I do not know why I have not blogged about this pregnancy, yet. Probably out of fear, I don’t want to jinxed it. I’m scared. Tomorrow I will be 18 weeks pregnant! It was been a long road but i am so thankful of where I am.
I will start at the beginning so our baby will know how much he/she is wanted and loved.
Francis and our third baby both had chromosome testing done (number reason for miscarriage is abnormal chromosomes making the baby not fit for life. Both babies came back normal. My doctor then referred me to a fertility doctor to see if they could help us. No one wants to end up at a fertility dr but if you do, they are amazing! At least mine is. They take such good care of you! And spend as much time as you want with you. My eyes were also opened to how many couples have to take this route. I feel very blessed because I already have one healthy baby and I know so many woman in there would love to be in my shoes. I also know I can get pregnant.
We started with a lot of blood work. (one time I had 37 tubes of blood drawn! – then taught a group fitness class, not smart) I had to get in drawn at different times of my cycle so the process took a couple months. I had a few levels come back abnormal. But all were relativity easy fixes. Praise God!
We started with clomid. I pray I am never on this drug again!! When the dr was telling Tommy and I about it he said the number one side effect was mood swings. Ha! At least Tommy was there to hear it :) It took me two months to get pregnant on clomid. I think I spent a lot of that time crying, fussing with Tommy (over who knows what) having nightmares and eating constantly. Thank God I got pregnant the second month!!!
Once I found out I was pregnant I had to give myself a shot. I will continue to give myself a shot twice a day until delivery. One of my blood levels came back high showing that my blood is likely to form blood clots. The drs believe my body slowly cut off the blood supply to Francis then when I became pregnant the third time my body realized what was happening faster and cut off the blood supply sooner. (Notice in the picture below I am only pretending to give myself a shot because Tommy said he couldn’t actually watch me do it:) We also decided we would be awful drug addicts, we both hate shots!
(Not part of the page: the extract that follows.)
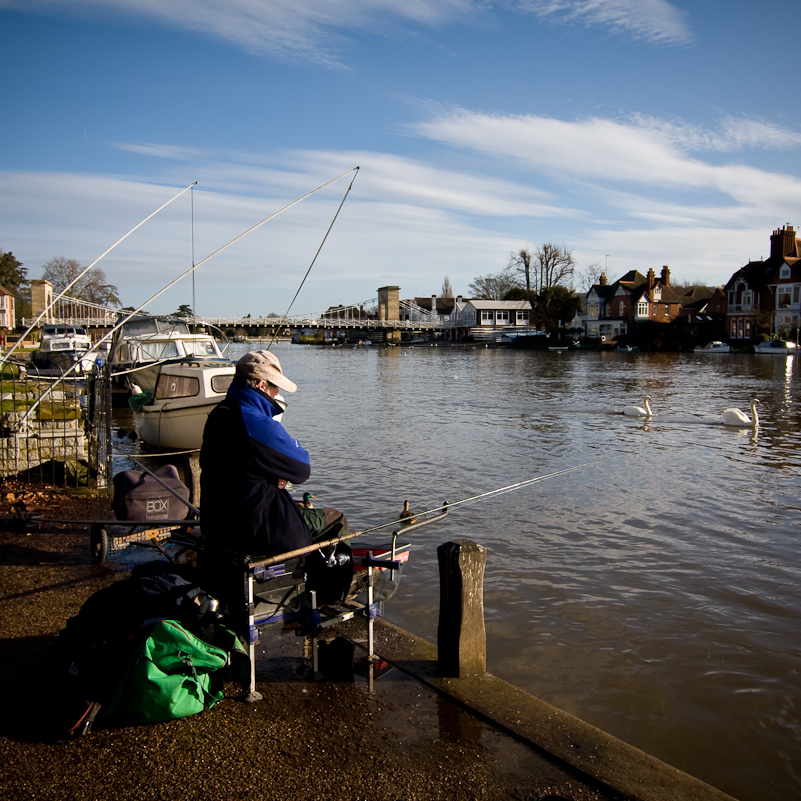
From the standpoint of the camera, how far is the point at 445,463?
14.6m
The fertility drs do an excellent job on monitoring you!! I had blood work done every few days between week 4-7. At week 7 the baby was big enough to see on an ultra sound so I started getting ultra sounds week 7 –13. It is so amazing to watch your baby develop!! Week 10 was the biggest week for me. We went from seeing a round circle with a heart beat to arms, legs, head, everything. It was so amazing. The next three ultra sounds the baby was moving, arms waving, legs kicking. Honestly, amazing!! I was also put on progesterone for the first trimester mostly as a safety precaution. At the end of the first trimester you “graduate” (with a diploma and baby present) from the fertility dr. I was thankful and disappointed at the same time. I loved it there. I loved weekly ultra sounds! I am now waiting for the 20 week ultra sound.
I have been to my regular obgyn once and will go again on Monday. The baby’s heartbeat sounded great last time. I am praying I will have a good appointment Monday. Honestly, I am so nervous every time I go to the dr. Even at the fertility dr I braced myself multiple times for the dr to tell me there was not a heartbeat. I even cried to Tommy before one appointment telling him I thought I had a miscarriage. I am trying to stay positive and trust in God’s plan for my life. I do feel better since I have made it past the first trimester and week 16 (when I lost Francis)
Hebrews 12:1 And let us run with perseverance the race marked out for us
Pregnancy pics so far
Week 4 vs. Week 8
since I will be 18 weeks tomorrow we will call the Week 18
I forgot to mention I’m not really allowed to work out. I have to keep my heart rate under 120. It wasn’t tough in the first trimester because I did not feel good and honestly didn’t care about working out. Now that I am feeling good again, I miss it! It is a big change for me. But if it’s what I need to do, I will definitly follow the guidelines. I will have plenty of time to workout after the baby is born (that maybe an exaggeration but I will make time!)
Praying for a healthy full term baby!!!